Home All Groups Group Topic Archive Search About
Author
20 Nov 2006 3:48 PM
Paul
I have a process that I want to speed up.  It first was written in
Microsoft Access then converted to VB.NET.  I would like to hear some
suggestions on how to speed it up.  The process is to match names using
a Soundex function.  It reads through a table of about 20,000 records
and matches it with a table of about 9,000 records.  That is all done
in code.  The tables are stored in SQL Server 2005.

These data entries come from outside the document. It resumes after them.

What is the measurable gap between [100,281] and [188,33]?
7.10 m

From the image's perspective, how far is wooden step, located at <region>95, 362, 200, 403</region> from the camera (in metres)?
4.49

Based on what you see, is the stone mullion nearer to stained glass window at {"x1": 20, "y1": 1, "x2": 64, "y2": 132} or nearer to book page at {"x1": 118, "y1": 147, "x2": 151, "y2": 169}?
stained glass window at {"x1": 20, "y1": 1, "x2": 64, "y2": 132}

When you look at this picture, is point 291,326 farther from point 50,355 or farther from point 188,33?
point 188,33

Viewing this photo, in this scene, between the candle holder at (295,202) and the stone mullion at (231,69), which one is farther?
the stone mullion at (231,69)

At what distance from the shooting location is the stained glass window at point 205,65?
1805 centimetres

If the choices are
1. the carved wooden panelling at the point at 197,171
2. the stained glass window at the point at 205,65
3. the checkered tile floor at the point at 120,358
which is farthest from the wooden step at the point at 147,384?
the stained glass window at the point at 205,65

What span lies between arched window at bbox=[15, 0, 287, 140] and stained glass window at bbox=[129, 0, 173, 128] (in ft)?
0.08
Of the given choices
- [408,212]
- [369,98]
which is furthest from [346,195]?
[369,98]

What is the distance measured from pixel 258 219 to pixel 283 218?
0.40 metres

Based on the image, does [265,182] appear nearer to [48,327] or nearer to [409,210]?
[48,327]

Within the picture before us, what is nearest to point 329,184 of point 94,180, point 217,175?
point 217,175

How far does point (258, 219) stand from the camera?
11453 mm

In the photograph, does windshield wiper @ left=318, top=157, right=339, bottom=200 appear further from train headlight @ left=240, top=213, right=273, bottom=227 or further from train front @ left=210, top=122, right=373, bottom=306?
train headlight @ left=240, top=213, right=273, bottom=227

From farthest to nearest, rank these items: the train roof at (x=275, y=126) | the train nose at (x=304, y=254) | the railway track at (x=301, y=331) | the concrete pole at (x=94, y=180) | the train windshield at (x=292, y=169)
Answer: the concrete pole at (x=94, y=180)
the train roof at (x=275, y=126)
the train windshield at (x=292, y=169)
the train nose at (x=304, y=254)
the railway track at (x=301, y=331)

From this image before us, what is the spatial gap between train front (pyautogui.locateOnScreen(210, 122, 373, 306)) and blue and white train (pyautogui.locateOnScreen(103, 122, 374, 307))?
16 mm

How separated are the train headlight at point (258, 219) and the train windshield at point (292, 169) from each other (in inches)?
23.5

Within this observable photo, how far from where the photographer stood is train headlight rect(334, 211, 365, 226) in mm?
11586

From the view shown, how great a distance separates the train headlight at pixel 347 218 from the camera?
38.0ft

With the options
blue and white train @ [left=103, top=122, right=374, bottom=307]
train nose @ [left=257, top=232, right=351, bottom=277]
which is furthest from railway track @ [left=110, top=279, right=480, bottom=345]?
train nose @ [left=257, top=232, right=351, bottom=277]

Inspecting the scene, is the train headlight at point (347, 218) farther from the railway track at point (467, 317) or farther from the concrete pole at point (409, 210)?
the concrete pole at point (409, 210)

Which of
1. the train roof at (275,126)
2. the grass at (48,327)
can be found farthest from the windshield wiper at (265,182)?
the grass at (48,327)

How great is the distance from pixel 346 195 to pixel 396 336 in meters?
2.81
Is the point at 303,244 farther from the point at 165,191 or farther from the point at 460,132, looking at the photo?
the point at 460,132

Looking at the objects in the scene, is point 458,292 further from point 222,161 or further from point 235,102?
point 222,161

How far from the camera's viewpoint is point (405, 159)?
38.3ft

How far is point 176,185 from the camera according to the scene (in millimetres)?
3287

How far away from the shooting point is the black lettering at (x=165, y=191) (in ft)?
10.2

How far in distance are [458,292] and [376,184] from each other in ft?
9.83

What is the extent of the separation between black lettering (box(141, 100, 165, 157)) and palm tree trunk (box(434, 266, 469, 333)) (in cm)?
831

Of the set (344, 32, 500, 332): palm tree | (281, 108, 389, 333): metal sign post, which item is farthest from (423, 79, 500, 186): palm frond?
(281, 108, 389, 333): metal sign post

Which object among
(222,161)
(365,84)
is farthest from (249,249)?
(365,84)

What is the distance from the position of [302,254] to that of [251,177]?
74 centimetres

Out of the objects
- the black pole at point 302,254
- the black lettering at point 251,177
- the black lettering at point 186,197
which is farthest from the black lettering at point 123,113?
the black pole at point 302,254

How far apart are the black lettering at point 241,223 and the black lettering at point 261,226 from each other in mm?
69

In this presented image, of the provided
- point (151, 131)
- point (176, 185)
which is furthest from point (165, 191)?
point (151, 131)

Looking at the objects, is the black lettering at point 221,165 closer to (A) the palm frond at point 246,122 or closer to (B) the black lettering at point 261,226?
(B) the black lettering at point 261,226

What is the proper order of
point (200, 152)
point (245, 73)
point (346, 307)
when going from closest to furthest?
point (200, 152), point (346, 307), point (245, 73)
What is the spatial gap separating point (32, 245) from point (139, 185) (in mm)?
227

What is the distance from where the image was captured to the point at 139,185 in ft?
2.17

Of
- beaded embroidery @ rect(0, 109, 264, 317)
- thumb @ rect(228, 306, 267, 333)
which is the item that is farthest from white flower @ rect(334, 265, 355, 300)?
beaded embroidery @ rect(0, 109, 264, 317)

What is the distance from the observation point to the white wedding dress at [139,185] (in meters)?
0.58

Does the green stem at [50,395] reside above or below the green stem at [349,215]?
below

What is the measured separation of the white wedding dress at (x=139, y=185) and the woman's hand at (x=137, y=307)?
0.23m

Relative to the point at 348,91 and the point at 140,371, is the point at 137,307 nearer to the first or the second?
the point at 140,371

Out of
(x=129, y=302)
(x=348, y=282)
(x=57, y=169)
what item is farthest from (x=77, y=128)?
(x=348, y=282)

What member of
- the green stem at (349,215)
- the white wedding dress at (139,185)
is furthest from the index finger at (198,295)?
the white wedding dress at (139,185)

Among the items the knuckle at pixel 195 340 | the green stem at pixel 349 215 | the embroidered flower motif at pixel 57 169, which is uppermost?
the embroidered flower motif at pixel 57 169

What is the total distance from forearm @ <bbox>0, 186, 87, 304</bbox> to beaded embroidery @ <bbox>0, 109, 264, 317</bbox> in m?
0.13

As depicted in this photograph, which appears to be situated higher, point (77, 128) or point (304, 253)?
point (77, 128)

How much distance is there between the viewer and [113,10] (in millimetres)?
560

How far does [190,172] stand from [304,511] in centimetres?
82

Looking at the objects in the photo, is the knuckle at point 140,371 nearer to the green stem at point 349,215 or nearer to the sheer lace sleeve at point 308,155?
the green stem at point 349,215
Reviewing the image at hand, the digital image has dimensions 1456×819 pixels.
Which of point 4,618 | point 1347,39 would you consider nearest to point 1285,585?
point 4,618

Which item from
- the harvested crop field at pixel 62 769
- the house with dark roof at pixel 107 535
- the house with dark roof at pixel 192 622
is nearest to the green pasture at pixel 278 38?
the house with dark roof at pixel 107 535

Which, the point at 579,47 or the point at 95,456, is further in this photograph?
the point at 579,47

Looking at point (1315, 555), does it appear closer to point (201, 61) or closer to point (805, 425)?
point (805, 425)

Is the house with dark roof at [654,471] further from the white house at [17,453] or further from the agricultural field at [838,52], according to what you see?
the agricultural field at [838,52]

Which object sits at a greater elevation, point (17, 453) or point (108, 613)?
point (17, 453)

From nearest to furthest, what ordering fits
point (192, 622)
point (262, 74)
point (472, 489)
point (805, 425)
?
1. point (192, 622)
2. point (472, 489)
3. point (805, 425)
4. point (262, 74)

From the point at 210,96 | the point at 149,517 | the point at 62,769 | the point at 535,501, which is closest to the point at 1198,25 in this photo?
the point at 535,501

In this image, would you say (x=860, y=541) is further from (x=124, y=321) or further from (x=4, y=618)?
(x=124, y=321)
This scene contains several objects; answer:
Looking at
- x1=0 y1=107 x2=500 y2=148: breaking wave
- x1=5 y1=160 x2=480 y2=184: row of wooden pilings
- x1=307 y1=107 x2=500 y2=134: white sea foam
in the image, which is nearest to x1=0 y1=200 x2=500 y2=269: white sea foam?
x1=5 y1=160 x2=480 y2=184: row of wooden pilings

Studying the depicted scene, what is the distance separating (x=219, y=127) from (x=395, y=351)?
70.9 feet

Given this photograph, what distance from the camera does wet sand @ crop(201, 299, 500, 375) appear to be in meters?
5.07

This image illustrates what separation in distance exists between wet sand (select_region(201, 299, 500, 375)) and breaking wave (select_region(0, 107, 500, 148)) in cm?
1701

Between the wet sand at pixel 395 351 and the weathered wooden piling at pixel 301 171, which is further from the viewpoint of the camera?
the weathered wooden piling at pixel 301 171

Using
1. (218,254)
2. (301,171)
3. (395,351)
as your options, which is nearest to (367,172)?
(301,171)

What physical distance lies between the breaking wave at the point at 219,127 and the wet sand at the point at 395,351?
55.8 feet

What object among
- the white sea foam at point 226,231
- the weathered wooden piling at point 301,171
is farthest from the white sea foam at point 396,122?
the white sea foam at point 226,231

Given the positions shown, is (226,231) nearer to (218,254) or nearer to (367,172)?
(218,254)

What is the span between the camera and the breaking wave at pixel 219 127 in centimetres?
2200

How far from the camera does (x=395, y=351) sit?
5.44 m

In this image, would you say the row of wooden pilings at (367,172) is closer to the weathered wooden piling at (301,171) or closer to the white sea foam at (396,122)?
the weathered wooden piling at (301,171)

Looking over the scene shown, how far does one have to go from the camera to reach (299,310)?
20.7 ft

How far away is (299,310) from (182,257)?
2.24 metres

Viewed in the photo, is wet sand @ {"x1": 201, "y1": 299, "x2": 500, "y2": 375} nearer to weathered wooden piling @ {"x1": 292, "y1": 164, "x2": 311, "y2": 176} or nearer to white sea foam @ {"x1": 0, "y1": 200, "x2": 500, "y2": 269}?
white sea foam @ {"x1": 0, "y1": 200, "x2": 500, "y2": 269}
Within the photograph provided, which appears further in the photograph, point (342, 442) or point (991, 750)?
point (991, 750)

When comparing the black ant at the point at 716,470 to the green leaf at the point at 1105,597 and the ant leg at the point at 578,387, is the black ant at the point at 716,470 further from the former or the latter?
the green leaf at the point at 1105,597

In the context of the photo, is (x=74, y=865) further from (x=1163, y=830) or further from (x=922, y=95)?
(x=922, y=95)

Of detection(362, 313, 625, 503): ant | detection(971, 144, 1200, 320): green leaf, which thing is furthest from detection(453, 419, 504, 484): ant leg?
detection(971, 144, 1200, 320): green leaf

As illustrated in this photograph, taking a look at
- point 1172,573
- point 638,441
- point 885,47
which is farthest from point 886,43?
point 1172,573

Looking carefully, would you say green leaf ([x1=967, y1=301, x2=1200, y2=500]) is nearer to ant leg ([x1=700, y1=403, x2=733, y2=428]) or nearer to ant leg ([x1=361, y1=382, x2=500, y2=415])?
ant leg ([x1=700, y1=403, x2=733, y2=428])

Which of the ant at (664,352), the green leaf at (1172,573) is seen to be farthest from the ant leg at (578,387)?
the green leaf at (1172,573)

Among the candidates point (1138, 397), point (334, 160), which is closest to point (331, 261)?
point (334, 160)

Soundex is a numerical formula to generate a number based off of a
string.  The first thing done is to generate the Soundex value for the
20,000 records.  The matching table of 9,000 records already has it's
Soundex value calculated for it.  Like I said, this part is done in
code.  It runs for about 6 minutes.

Based off of the Soundex values, it generates about 300,000 matches.
Each of these 300,000 matches then has to compare the names to get a
percent match.  We have tried to write a stored proc to handle this,
but it is really slow.  The 300,000 records are first being written to
a table and then each of the 300,000 get their percent match
calculated.  This takes anywhere from 10 to 15 minutes.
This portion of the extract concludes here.